William: The challenge for the leader is, if you look at teaching framework [syllabus] from a state level. I don’t know how people teach from these things, but there’s good stuff there. So, I think what we need to do is look more holistically rather than at bits. The problem is, it’s a bit here’s a bit here’s a bit new teachers, here’s a bit, we’ve got teacher wellbeing, here’s a bit. What we need is how to lead during disruptive times as we need to put the teaching learning mission and make it really specific, which impacts the pedagogy. And then once we’ve got that structure in place with a common language, these conversations fit into that rather than, oh my god, there’s one more thing we’ve got to do. So, I don’t think it’s a consultant bit from an undetermined perspective. We’ve got to put the ship in place and know the destination. And then, where are these pieces fit in the ship. And that’s where great leaders can do even greater work because they have it organised.

Host: So, Unleash Learning works with schools, government departments, professional development teams, and is a registered training organisation. So, I was curious if you’ve had to deal with the issue of staff working in areas where they’re not qualified, whether short or long-term?

William: We work with the early childhood sector.

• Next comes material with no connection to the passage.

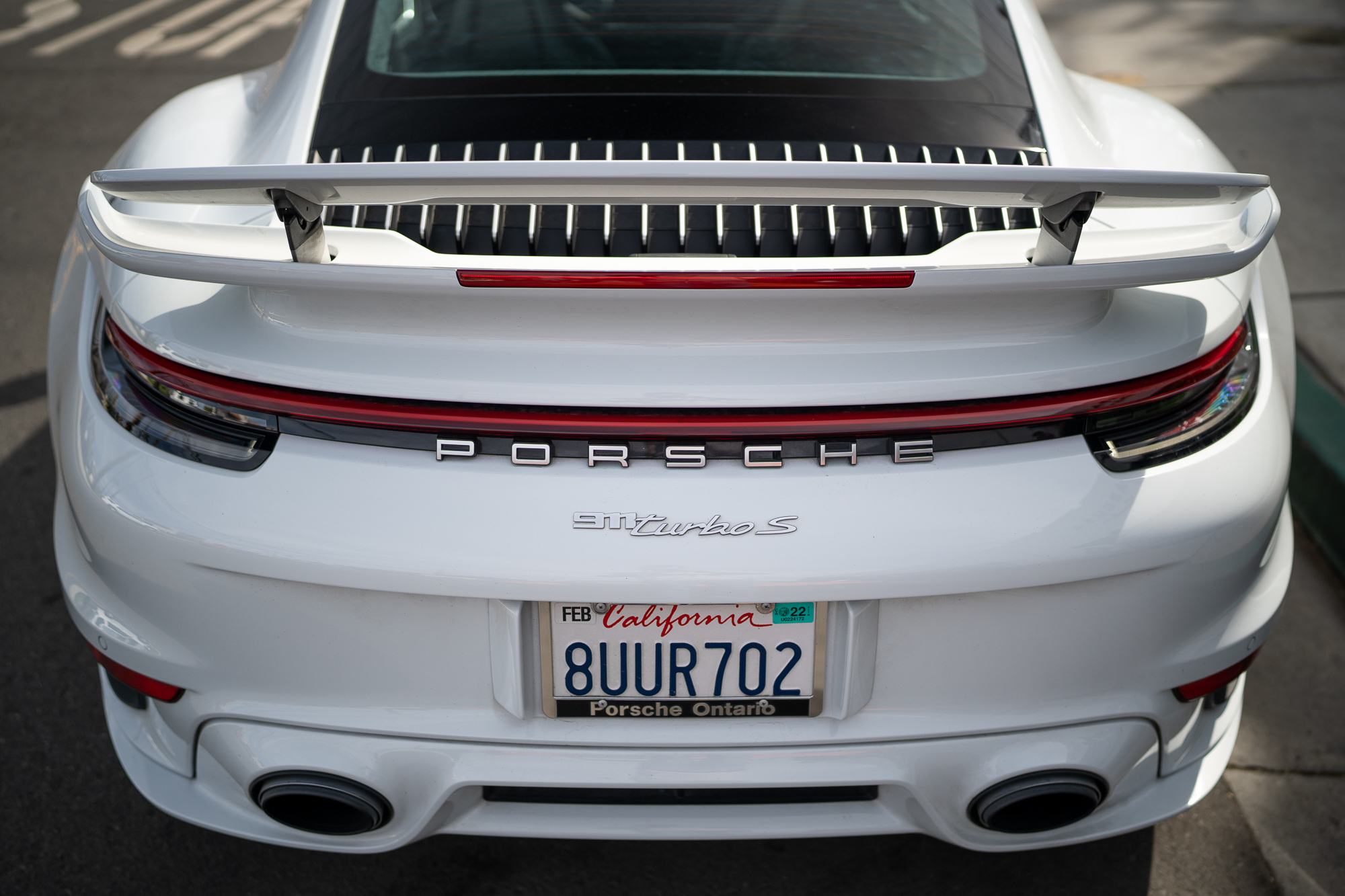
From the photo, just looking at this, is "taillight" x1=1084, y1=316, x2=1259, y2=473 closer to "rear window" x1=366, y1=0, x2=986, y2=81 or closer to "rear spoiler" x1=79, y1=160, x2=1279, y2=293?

Sometimes, early childhood educators are put into leadership roles without the professional development they need to be effective. So, in my way, they’re like out-of-field leaders. They’re kind of set up to fail being put into positions without the support to be in those positions.

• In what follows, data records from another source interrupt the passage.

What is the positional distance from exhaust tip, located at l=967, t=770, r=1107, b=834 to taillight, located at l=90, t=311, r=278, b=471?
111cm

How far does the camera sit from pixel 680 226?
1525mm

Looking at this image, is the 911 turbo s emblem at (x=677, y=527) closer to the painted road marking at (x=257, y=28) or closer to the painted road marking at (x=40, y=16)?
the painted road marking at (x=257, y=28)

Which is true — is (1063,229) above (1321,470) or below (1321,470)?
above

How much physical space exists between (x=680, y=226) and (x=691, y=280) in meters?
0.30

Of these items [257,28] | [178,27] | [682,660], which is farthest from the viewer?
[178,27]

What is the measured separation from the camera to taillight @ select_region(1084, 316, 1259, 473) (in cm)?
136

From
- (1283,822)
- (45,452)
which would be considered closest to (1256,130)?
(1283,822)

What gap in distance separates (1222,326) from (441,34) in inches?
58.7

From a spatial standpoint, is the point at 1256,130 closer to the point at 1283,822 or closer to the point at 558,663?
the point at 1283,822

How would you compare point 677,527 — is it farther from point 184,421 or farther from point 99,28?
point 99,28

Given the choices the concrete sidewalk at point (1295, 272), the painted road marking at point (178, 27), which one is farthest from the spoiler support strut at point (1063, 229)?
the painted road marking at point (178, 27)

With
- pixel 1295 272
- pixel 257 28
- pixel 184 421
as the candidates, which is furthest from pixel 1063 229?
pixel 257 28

Host: What about outside of education, different departments?

William:  I see presenters, I don’t like the word. I’m going to use the word trainers who are, quote, training, who don’t have an education background and are following the script because what they’re doing is delivering content. I don’t mean it disrespectfully. They don’t have a pedagogical background, so they rely on their personality, flashy stories, or hard work. What we do is put the system in place for them as well, to give them this because they’re good people doing really good work to give them this, but the business needs that the team needs to have the structure in place, the system in place to support their success. So, isn’t it all about aligning people, putting people in the right spot who are supported to do great work? Because they want to do good? These are good people.

And sometimes what happens with teaching and learning is we expect that anyone can teach. And I think they can, but can they get learning to stick for everyone?

Host: Are there any other points or comments you’d like to make?

William: What I love about our profession is that most people really want to do good work and care. What I hope my message to them is I don’t want them struggling because if they’re struggling, sometimes what happens is we tell a story about ourselves. And the story, the shadow story, would be like I’m not doing, but there’s a structure here. It’s not about you. So, if you’re having a hard time, and you start beating yourself up, and you make it mean something about you. There’s a structure here. Let’s celebrate people out there doing good work, and let’s make sure we’re supporting them. I want to make sure there’s a system and structure in place to support everyone’s success to make learning stick for everyone because that, ultimately, in this teaching space, we’re talking about kids’ lives.

Host: Well, I think the takeaway from me from our chat today is about bringing an understanding of who you are, your values, why you got into teaching and kind of questioning whether you’re teaching as you were taught. So it’s that kind of navel-gazing that I take away from today.